Insurance adjusters face risks even after fire has been extinguished

house fire fire fighters on roof Insurance adjusters face risks even after fire has been extinguishedProperty tax adjusters assigned a fire loss can be exposed to a number of toxic substances even after the fire has gone out, according to Property Casualty 360, a national underwriter company.

Adjusters are often on the scene within hours of a fire being extinguished. They are charged with activities such as meeting with the insurer, taking photos of the damage, sketching the building layout, writing a repair estimate, and compiling an inventory of lost or damaged property. This work can take hours or even days on the burn site to complete. As these insurance professionals step over the char and debris left behind by the fire, they may not realize the health risks they face.

Even after the fire department has cleared a fire scene, dangers can remain. Toxic volatile organic compounds, or VOCs, can saturate indoor air with poisonous gasses and particles, which, if inhaled, ingested or absorbed through the skin, can have short-term or long-term adverse health consequences.

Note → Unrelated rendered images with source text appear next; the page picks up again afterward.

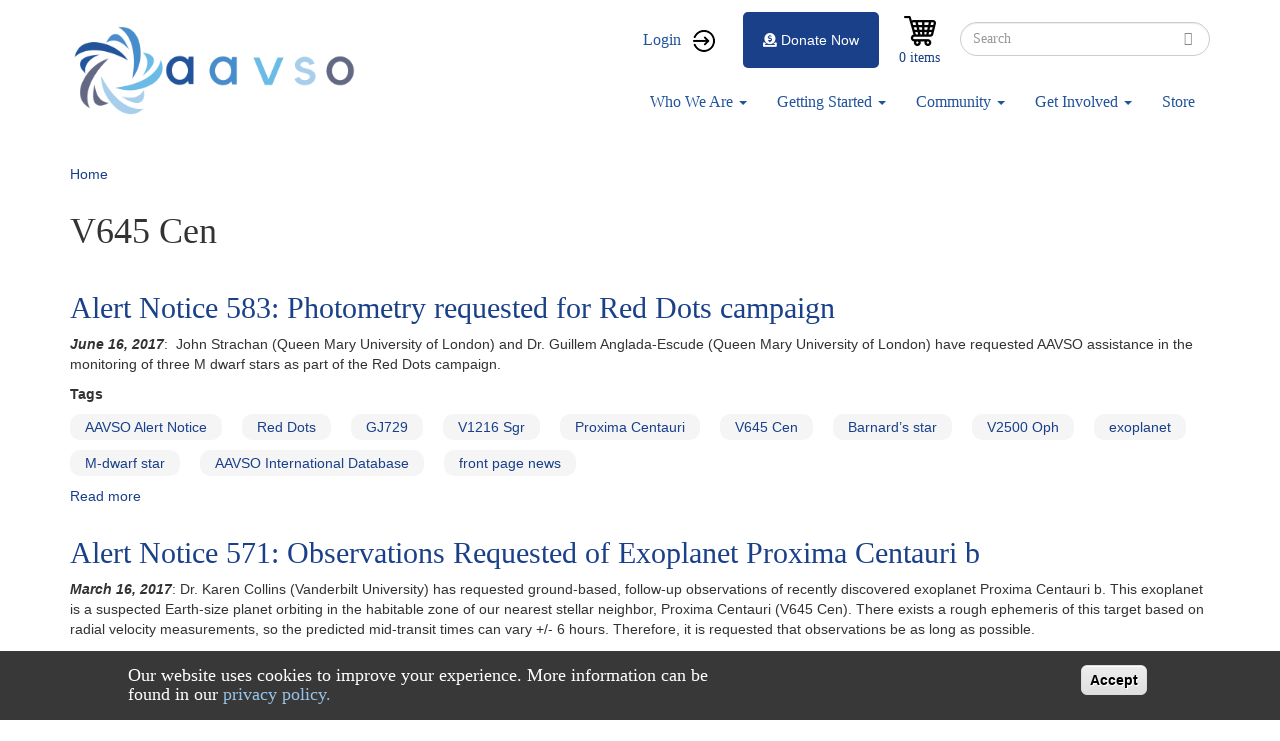

--- FILE ---
content_type: text/css
request_url: https://ka-f.fontawesome.com/releases/v5.15.1/css/free-v4-font-face.min.css
body_size: 174
content:
/*!
 * Font Awesome Free 5.15.1 by @fontawesome - https://fontawesome.com
 * License - https://fontawesome.com/license/free (Icons: CC BY 4.0, Fonts: SIL OFL 1.1, Code: MIT License)
 */@font-face{font-family:"FontAwesome";font-display:block;src:url(../webfonts/free-fa-solid-900.eot);src:url(../webfonts/free-fa-solid-900.eot?#iefix) format("embedded-opentype"),url(../webfonts/free-fa-solid-900.woff2) format("woff2"),url(../webfonts/free-fa-solid-900.woff) format("woff"),url(../webfonts/free-fa-solid-900.ttf) format("truetype"),url(../webfonts/free-fa-solid-900.svg#fontawesome) format("svg")}@font-face{font-family:"FontAwesome";font-display:block;src:url(../webfonts/free-fa-brands-400.eot);src:url(../webfonts/free-fa-brands-400.eot?#iefix) format("embedded-opentype"),url(../webfonts/free-fa-brands-400.woff2) format("woff2"),url(../webfonts/free-fa-brands-400.woff) format("woff"),url(../webfonts/free-fa-brands-400.ttf) format("truetype"),url(../webfonts/free-fa-brands-400.svg#fontawesome) format("svg")}@font-face{font-family:"FontAwesome";font-display:block;src:url(../webfonts/free-fa-regular-400.eot);src:url(../webfonts/free-fa-regular-400.eot?#iefix) format("embedded-opentype"),url(../webfonts/free-fa-regular-400.woff2) format("woff2"),url(../webfonts/free-fa-regular-400.woff) format("woff"),url(../webfonts/free-fa-regular-400.ttf) format("truetype"),url(../webfonts/free-fa-regular-400.svg#fontawesome) format("svg");unicode-range:U+f004-f005,U+f007,U+f017,U+f022,U+f024,U+f02e,U+f03e,U+f044,U+f057-f059,U+f06e,U+f070,U+f075,U+f07b-f07c,U+f080,U+f086,U+f089,U+f094,U+f09d,U+f0a0,U+f0a4-f0a7,U+f0c5,U+f0c7-f0c8,U+f0e0,U+f0eb,U+f0f3,U+f0f8,U+f0fe,U+f111,U+f118-f11a,U+f11c,U+f133,U+f144,U+f146,U+f14a,U+f14d-f14e,U+f150-f152,U+f15b-f15c,U+f164-f165,U+f185-f186,U+f191-f192,U+f1ad,U+f1c1-f1c9,U+f1cd,U+f1d8,U+f1e3,U+f1ea,U+f1f6,U+f1f9,U+f20a,U+f247-f249,U+f24d,U+f254-f25b,U+f25d,U+f271-f274,U+f279,U+f28b,U+f28d,U+f2b5-f2b6,U+f2b9,U+f2bb,U+f2bd,U+f2c1-f2c2,U+f2d0,U+f2d2,U+f2dc,U+f2ed,U+f3a5,U+f3d1,U+f410}@font-face{font-family:"FontAwesome";font-display:block;src:url(../webfonts/free-fa-v4deprecations.eot);src:url(../webfonts/free-fa-v4deprecations.eot?#iefix) format("embedded-opentype"),url(../webfonts/free-fa-v4deprecations.woff2) format("woff2"),url(../webfonts/free-fa-v4deprecations.woff) format("woff"),url(../webfonts/free-fa-v4deprecations.ttf) format("truetype"),url(../webfonts/free-fa-v4deprecations.svg#fontawesome) format("svg");unicode-range:U+f003,U+f006,U+f014,U+f016,U+f01a-f01b,U+f01d,U+f040,U+f045-f047,U+f05c-f05d,U+f07d-f07e,U+f087-f088,U+f08a-f08b,U+f08e,U+f090,U+f096-f097,U+f0a2,U+f0e4-f0e6,U+f0ec-f0ee,U+f0f5-f0f7,U+f10c,U+f112,U+f114-f115,U+f11d,U+f123,U+f132,U+f145,U+f147-f149,U+f14c,U+f166,U+f16a,U+f172,U+f175-f178,U+f18e,U+f190,U+f196,U+f1b1,U+f1d9,U+f1db,U+f1f7,U+f20c,U+f219,U+f230,U+f24a,U+f250,U+f278,U+f27b,U+f283,U+f28c,U+f28e,U+f29b-f29c,U+f2b7,U+f2ba,U+f2bc,U+f2be,U+f2c0,U+f2c3,U+f2d3-f2d4}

Most insurance adjusters know the dangers of materials like asbestos, a mineral that was widely used in building materials like insulation until the 1970s. When microscopic asbestos fibers become airborne, like during renovation or demolition, they can be easily inhaled or ingested. Over time, asbestos exposure can cause lung cancer and mesothelioma, a rare but deadly form of cancer that develops in the lining of the lungs, abdomen, and internal organs.

Products that burn in structure fires can produce countless toxins that can prove hazardous to humans. Some of the most toxic chemicals and gases found in smoke include hydrogen cyanide, sulfur dioxide, PCB, hydrochloric and sulfuric acid, and arsenic. Other toxins that can be released during fires include benzene, a chemical that has been liked to blood cancers like acute myeloid leukemia (AML).

When products that contain carbon or chlorine burn, like plastics containing PVC, electrical wire, carpeting, and toys, they can produce dioxins. Dioxins are one of the most toxic manmade compounds on earth. Exposure to dioxins can cause congenital malformations, and a slow wasting syndrome that leads to death, and are also thought to cause lung, larynx and prostate cancer,  multiple myeloma, and other serious health problems.

“Insurance adjusters should take proper measures to protect themselves and never underestimate the dangers of structure fire smoke, soot, ash or VOCs,” Property Casualty 360 cautioned.